• **Task objective**: For the data below, please report each line where the word "genus" is found.

§ §

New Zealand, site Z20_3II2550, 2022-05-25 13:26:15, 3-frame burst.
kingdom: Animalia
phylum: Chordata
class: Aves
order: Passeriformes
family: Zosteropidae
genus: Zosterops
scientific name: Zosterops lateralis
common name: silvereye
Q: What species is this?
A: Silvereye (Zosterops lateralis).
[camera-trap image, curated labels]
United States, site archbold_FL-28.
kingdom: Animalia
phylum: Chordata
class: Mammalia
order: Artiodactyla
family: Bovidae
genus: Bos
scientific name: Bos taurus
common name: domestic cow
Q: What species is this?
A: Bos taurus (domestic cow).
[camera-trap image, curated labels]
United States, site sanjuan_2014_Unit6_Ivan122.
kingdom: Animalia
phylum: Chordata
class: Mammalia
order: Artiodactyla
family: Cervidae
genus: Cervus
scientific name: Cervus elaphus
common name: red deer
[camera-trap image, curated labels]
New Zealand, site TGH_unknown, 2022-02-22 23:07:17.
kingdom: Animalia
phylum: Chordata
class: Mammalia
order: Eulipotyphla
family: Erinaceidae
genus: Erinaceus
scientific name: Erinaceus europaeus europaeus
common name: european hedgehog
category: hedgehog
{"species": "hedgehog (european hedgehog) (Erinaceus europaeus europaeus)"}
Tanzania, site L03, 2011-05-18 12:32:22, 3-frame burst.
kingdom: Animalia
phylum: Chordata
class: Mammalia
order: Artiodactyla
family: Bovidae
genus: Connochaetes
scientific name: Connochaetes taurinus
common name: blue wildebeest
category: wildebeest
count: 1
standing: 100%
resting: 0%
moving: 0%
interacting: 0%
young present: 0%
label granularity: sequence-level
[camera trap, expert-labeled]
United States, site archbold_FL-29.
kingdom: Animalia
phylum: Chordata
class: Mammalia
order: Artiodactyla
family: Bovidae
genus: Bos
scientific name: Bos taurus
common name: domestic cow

§ §

• **Answer section**:
genus: Zosterops
genus: Bos
genus: Cervus
genus: Erinaceus
genus: Connochaetes
genus: Bos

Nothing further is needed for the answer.